» **Passage shown**
- - -
Toddlers can be very trying. They are exploring their world, learning new things at a rapid pace and trying to make sense of it all themselves. To top it all off, they have their own personalities that can make things even more interesting for the parents. :) Communication is very difficult because, let's face it, they speak another language than we do.

One of the best pieces of advice I got was not to make a big deal out of some of the things my toddler does. He's not trying to be bad, he's just testing his boundaries, etc. If you have a big reaction to what they're doing (ie yelling, etc), they're very likely to find that exciting or interesting and it actually reinforces the behavior you don't want. The fact is, you have no "control" over your child anymore than your mother or father has "control" over you. Probably the most effecitve thing you can do is to try and encourage the behavior you want through postiive reinforcement.

Another effective technique I have found is to try and divert my son when I see a potentially difficult situation coming on. He (and you daughter) don't fully grasp everything yet so you have to try and get them to focus on something else.
- - -
[Records of spatial reasoning questions]

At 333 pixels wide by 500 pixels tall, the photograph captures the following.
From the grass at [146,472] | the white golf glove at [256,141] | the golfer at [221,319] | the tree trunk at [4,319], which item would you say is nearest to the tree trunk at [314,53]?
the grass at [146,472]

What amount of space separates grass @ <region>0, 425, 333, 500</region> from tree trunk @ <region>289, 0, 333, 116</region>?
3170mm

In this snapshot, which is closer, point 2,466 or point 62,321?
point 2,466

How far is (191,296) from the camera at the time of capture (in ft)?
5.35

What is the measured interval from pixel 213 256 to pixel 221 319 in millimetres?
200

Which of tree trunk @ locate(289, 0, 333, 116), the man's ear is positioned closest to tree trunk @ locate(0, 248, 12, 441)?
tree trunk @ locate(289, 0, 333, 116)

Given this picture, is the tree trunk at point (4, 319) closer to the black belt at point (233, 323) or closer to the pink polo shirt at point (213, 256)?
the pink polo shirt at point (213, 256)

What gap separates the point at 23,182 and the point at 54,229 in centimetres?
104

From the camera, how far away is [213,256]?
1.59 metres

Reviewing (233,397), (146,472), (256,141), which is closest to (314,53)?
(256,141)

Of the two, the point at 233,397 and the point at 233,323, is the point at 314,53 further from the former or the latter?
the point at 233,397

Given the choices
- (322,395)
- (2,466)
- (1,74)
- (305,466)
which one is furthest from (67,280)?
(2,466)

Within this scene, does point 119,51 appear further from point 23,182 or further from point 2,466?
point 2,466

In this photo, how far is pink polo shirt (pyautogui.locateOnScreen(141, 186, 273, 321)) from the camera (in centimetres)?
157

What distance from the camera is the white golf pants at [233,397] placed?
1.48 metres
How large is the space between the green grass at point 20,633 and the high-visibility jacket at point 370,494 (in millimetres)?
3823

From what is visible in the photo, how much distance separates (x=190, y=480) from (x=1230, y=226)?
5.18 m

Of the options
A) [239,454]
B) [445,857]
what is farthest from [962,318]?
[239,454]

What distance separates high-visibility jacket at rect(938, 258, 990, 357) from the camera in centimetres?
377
- - -
» **Tasks**
**1.** In the toddler passage, list every activity named in the sentence that begins "They are exploring their world".
**2.** Extend the passage about parenting toddlers, picking up after its last sentence.
These items come from a different source than the passage on toddlers.

» **Task-by-task results**
**1.**
- exploring their world
- learning new things at a rapid pace
- trying to make sense of it all themselves

**2.**
If they throwing continues, you might try firmly saying "no throwing. if you keep throwing, mommy will take the toy away." Just say it calmly but seriously. If she continues, take the toy away and put it up. If she throws a fit, just calmly explain that you know she's angry, etc. and then walk away.

I would suggest the book The Happiest Toddler on the Block by Harvey Karp. His techniques for temper tantrums are fantastic and worked really well for us. It took a few tries, but it did work. He goes into the phases of child development at this stage and how to better understand and communicate with them. there's also a companion DVD that is really good too since it demonstrates the techniques.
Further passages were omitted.